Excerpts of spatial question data
┌──

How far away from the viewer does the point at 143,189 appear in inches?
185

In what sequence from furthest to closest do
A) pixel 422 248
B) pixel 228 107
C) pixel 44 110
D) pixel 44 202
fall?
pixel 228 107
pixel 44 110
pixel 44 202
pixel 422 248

└──

SHORT TASK => Copy out all of the entries above word for word.

FINAL ANSWER =>
How far away from the viewer does the point at 143,189 appear in inches?
185

In what sequence from furthest to closest do
A) pixel 422 248
B) pixel 228 107
C) pixel 44 110
D) pixel 44 202
fall?
pixel 228 107
pixel 44 110
pixel 44 202
pixel 422 248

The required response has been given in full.